Court orders Mitsubishi to compensate 107-year-old Korean victim of Japan's wartime forced labor
Published: 07 Jun. 2025, 10:59
![Kim Han-soo, center, a Korean victim of Japan's wartime forced labor, speaks during a press conference in southern Seoul, in this file photo taken April 4, 2018, over damages suits seeking compensation from Japanese companies. [YONHAP]](https://koreajoongangdaily.joins.com/data/photo/2025/06/07/4d3a21fe-0581-44ca-bda5-20c375e90153.jpg)
Kim Han-soo, center, a Korean victim of Japan's wartime forced labor, speaks during a press conference in southern Seoul, in this file photo taken April 4, 2018, over damages suits seeking compensation from Japanese companies. [YONHAP]
An appeals court has ruled in favor of a 107-year-old Korean victim of Japan's wartime forced labor in a damages suit filed against Japan's Mitsubishi Heavy Industries, sources said Saturday.

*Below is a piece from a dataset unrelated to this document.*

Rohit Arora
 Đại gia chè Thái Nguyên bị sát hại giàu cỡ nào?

The civil appeals division of the Seoul Central District Court overturned a lower court's ruling handed down in 2022 that rejected Kim Han-soo's suit seeking compensation from the Japanese company on the grounds that the case's statute of limitations had expired.

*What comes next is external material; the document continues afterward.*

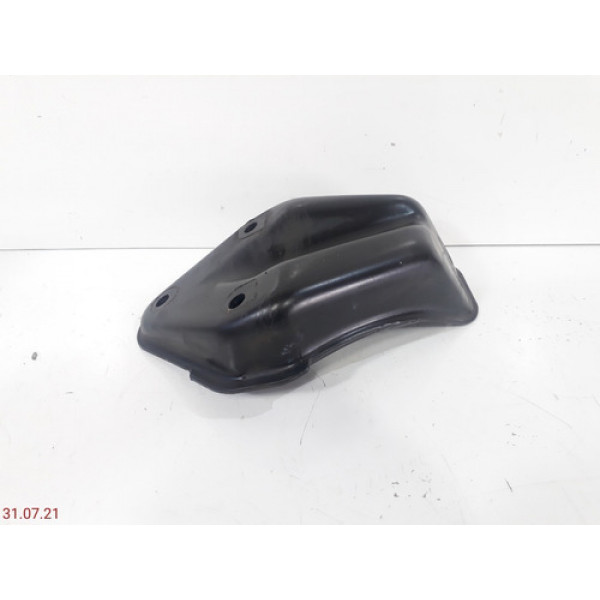 Suporte Coxim Motor Gm Corsa Wind 1.0 1996 1997 1998 A 2005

In May, the appeals court ordered Mitsubishi Heavy Industries to pay 100 million won ($73,400) in compensation to Kim in a ruling that came about 80 years after he was conscripted into Japan's wartime forced labor.

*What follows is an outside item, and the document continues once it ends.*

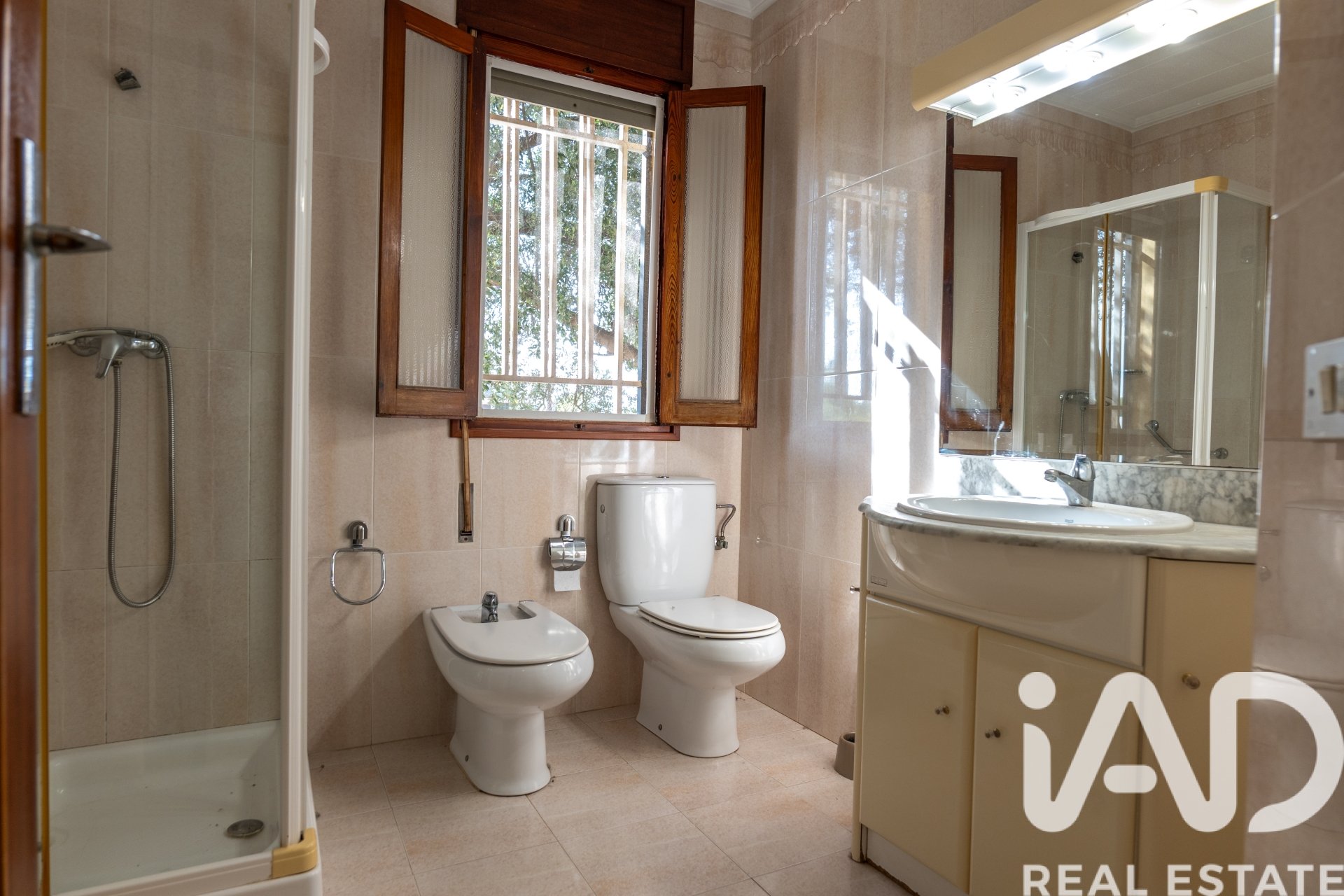 Apartment à Almassora, Castellon, Espagne 5 chambres, 457 m2 No. 152841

Despite the court's ruling, Mitsubishi Heavy Industries is not likely to pay the compensation.
Kim said he was forced to work in a shipyard run by the Japanese firm in 1944 during Japan's 1910-45 colonial rule of the Korean Peninsula.
In 2022, the lower court ruled against Kim on the grounds that he filed a damages suit in 2015, three years after the Supreme Court acknowledged the legal right to claim damages by Korean victims of Japan's forced labor for the first time.
According to civil law, the legal right to claim damages expires three years after the victim discovers the harm and identifies the offender.
But the appeals court ruled in favor of Kim, judging that the statute of limitations related to forced labor-related damages suits should be calculated based on a separate 2018 ruling by the Supreme Court, not by the top court's 2012 ruling.
In 2018, the Supreme Court ordered Japanese firms to compensate Korean victims of Tokyo's forced labor in a landmark ruling. But Japan has claimed all such reparation issues were settled under a 1965 treaty to normalize bilateral relations.